Des manifestations sans incidents majeurs
Mais l'intersyndicale à la RATP (CGT, FO, UNSA, CFE-CGC) a d'ores et déjà appelé samedi à la première grève reconductible du mouvement, à partir du 7 mars. La CGT cheminots envisage de faire de même. En province aussi, les cortèges ont rassemblé plus de monde que le 7 février, avec un écart croissant entre les chiffres des autorités et des syndicats, en particulier à Marseille (entre 12.000 et 140.000) et Toulouse (entre 25.000 et 100.000). Sur des pancartes dans les défilés, on pouvait lire "Macron, arrête tes calculs, on sait que tu nous plumes", "je ne suis pas Dalida, je ne veux pas mourir sur scène" ou encore "Pour la retraite de la réforme".
>> LIRE AUSSI - «C'est plus simple le week-end» : de nouveaux profils attendus pour la première journée de mobilisation un samedi
Comme les fois précédentes, les défilés se sont déroulés globalement dans le calme, hormis quelques incidents à Rennes ou Paris. 10.000 policiers et gendarmes étaient mobilisés, dont 4.500 dans la capitale, où huit personnes ont été interpellées, selon un bilan provisoire. Dans les airs, un vol sur deux a été annulé à Orly en raison d'une grève imprévue de contrôleurs aériens.
Les trois premières journées d'action ont réuni entre 757.000 et 1,27 million de personnes selon les autorités (entre près de deux millions et plus de 2,5 millions selon l'intersyndicale), sans infléchir l'exécutif sur la mesure-phare de la réforme, le recul de l'âge légal de départ à 64 ans. Depuis Bruxelles, où il participait à un sommet européen, le président Emmanuel Macron avait semblé regarder ailleurs jeudi, plaidant pour que "le travail puisse se poursuivre au Parlement", sans que la contestation "bloque (...) la vie du reste du pays".
"Monsieur Macron se trompe de pays"
Les syndicats soulignent au contraire le risque d'une radicalisation de la base et aussi d'une forme de "désespérance sociale" qui se traduise par un vote d'extrême droite dans les urnes. "Monsieur Macron, s'il compte sur l'usure, se trompe de pays", a jugé à Marseille le chef de file des Insoumis Jean-Luc Mélenchon, estimant que sa manière d'agir est "une incitation à la violence". "Si le gouvernement n'entend pas (la mobilisation) c'est très grave" a jugé dans le cortège lillois Fabien Roussel (PCF).

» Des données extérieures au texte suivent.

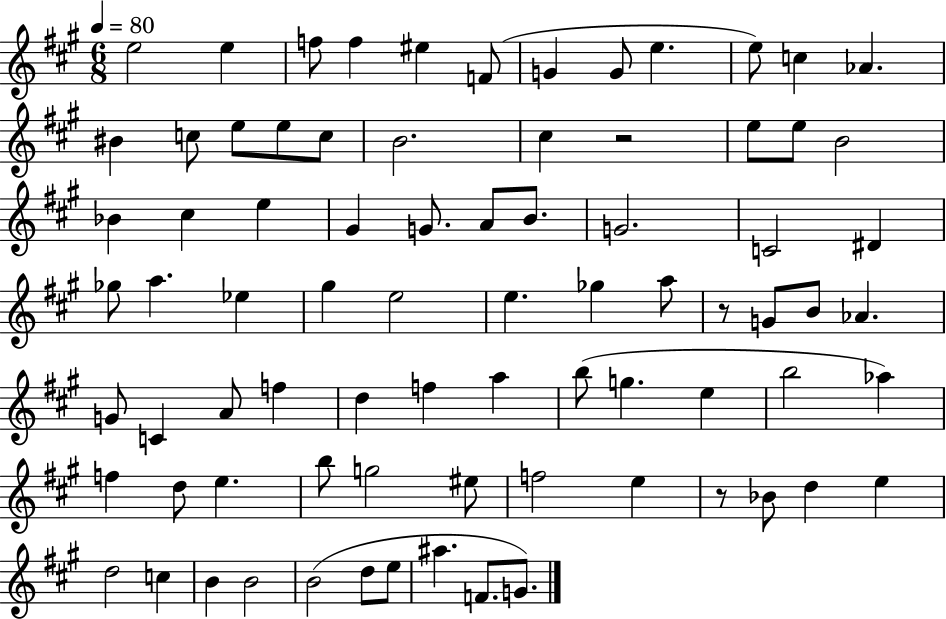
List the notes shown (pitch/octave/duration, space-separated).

E5/h E5/q F5/e F5/q EIS5/q F4/e G4/q G4/e E5/q. E5/e C5/q Ab4/q. BIS4/q C5/e E5/e E5/e C5/e B4/h. C#5/q R/h E5/e E5/e B4/h Bb4/q C#5/q E5/q G#4/q G4/e. A4/e B4/e. G4/h. C4/h D#4/q Gb5/e A5/q. Eb5/q G#5/q E5/h E5/q. Gb5/q A5/e R/e G4/e B4/e Ab4/q. G4/e C4/q A4/e F5/q D5/q F5/q A5/q B5/e G5/q. E5/q B5/h Ab5/q F5/q D5/e E5/q. B5/e G5/h EIS5/e F5/h E5/q R/e Bb4/e D5/q E5/q D5/h C5/q B4/q B4/h B4/h D5/e E5/e A#5/q. F4/e. G4/e.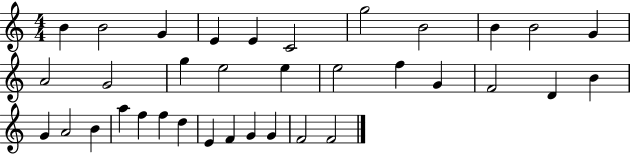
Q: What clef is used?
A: treble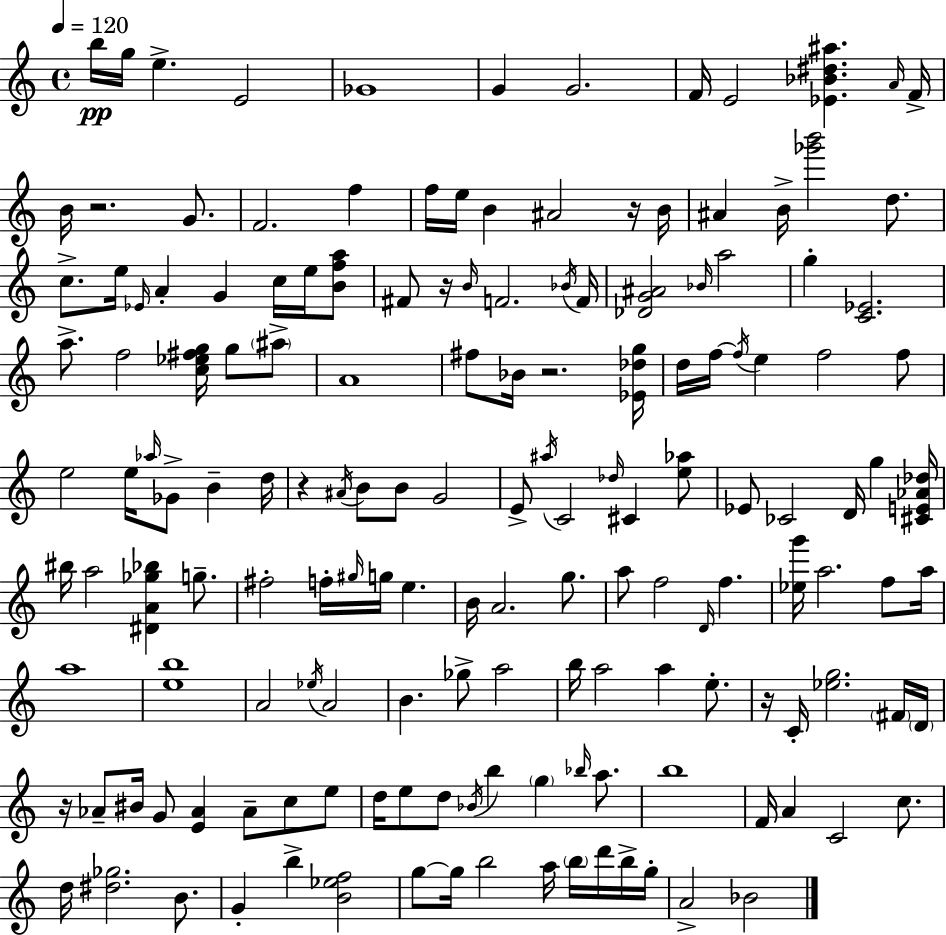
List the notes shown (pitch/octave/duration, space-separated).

B5/s G5/s E5/q. E4/h Gb4/w G4/q G4/h. F4/s E4/h [Eb4,Bb4,D#5,A#5]/q. A4/s F4/s B4/s R/h. G4/e. F4/h. F5/q F5/s E5/s B4/q A#4/h R/s B4/s A#4/q B4/s [Gb6,B6]/h D5/e. C5/e. E5/s Eb4/s A4/q G4/q C5/s E5/s [B4,F5,A5]/e F#4/e R/s B4/s F4/h. Bb4/s F4/s [Db4,G4,A#4]/h Bb4/s A5/h G5/q [C4,Eb4]/h. A5/e. F5/h [C5,Eb5,F#5,G5]/s G5/e A#5/e A4/w F#5/e Bb4/s R/h. [Eb4,Db5,G5]/s D5/s F5/s F5/s E5/q F5/h F5/e E5/h E5/s Ab5/s Gb4/e B4/q D5/s R/q A#4/s B4/e B4/e G4/h E4/e A#5/s C4/h Db5/s C#4/q [E5,Ab5]/e Eb4/e CES4/h D4/s G5/q [C#4,E4,Ab4,Db5]/s BIS5/s A5/h [D#4,A4,Gb5,Bb5]/q G5/e. F#5/h F5/s G#5/s G5/s E5/q. B4/s A4/h. G5/e. A5/e F5/h D4/s F5/q. [Eb5,G6]/s A5/h. F5/e A5/s A5/w [E5,B5]/w A4/h Eb5/s A4/h B4/q. Gb5/e A5/h B5/s A5/h A5/q E5/e. R/s C4/s [Eb5,G5]/h. F#4/s D4/s R/s Ab4/e BIS4/s G4/e [E4,Ab4]/q Ab4/e C5/e E5/e D5/s E5/e D5/e Bb4/s B5/q G5/q Bb5/s A5/e. B5/w F4/s A4/q C4/h C5/e. D5/s [D#5,Gb5]/h. B4/e. G4/q B5/q [B4,Eb5,F5]/h G5/e G5/s B5/h A5/s B5/s D6/s B5/s G5/s A4/h Bb4/h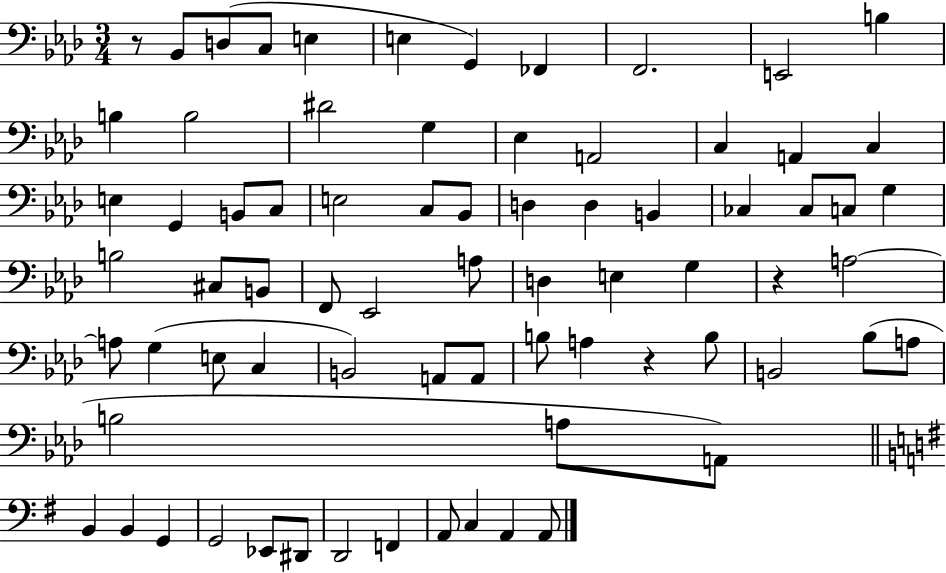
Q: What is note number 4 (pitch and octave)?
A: E3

Les syndicats réclament qu'à l'Assemblée, l'article 7, qui porte la mesure d'âge, puisse faire l'objet d'un vote. Mais rien n'est moins sûr, alors que les députés de la Nupes ont déposé des milliers d'amendements, débattus dans une ambiance tumultueuse. "On veut voir qui va effectivement se prononcer pour ou contre" la mesure d'âge, a déclaré Philippe Martinez, indiquant que les syndicats comptent "interpeller dès aujourd'hui" les parlementaires de l'arc républicain pour qu'ils mesurent "leur responsabilité".

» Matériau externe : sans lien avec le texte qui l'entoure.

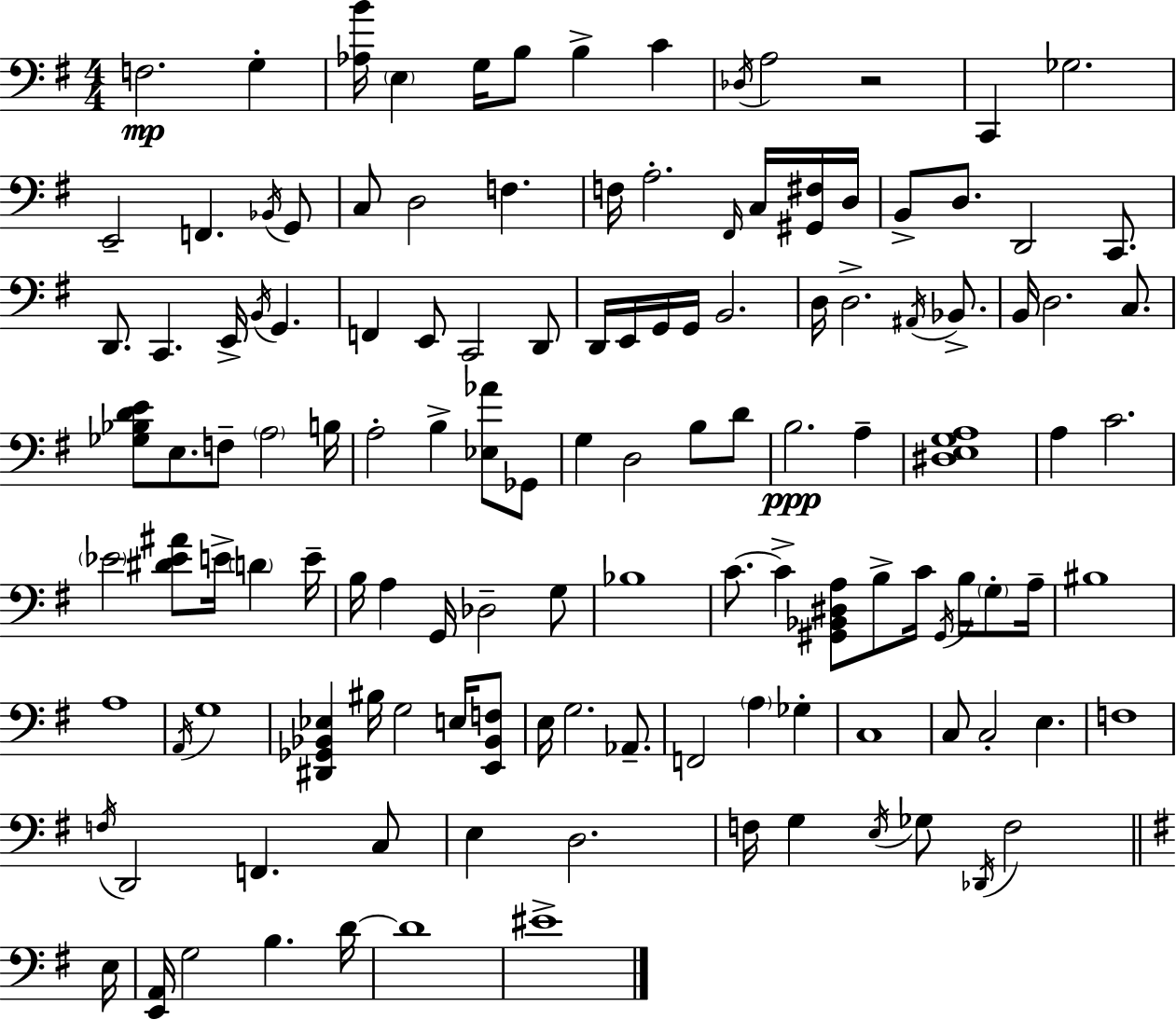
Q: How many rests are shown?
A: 1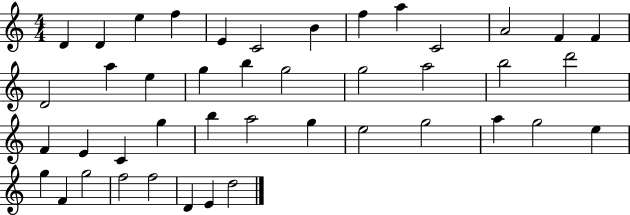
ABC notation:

X:1
T:Untitled
M:4/4
L:1/4
K:C
D D e f E C2 B f a C2 A2 F F D2 a e g b g2 g2 a2 b2 d'2 F E C g b a2 g e2 g2 a g2 e g F g2 f2 f2 D E d2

Outre la journée du 16 février - où les leaders de l'intersyndicale ont prévu de manifester ensemble à Albi - et le point d'orgue du 7 mars, alors que le texte sera arrivé au Sénat, les syndicats envisagent aussi des actions pour le 8 mars, journée des droits des femmes, "pour mettre en évidence l'injustice sociale majeure de cette réforme".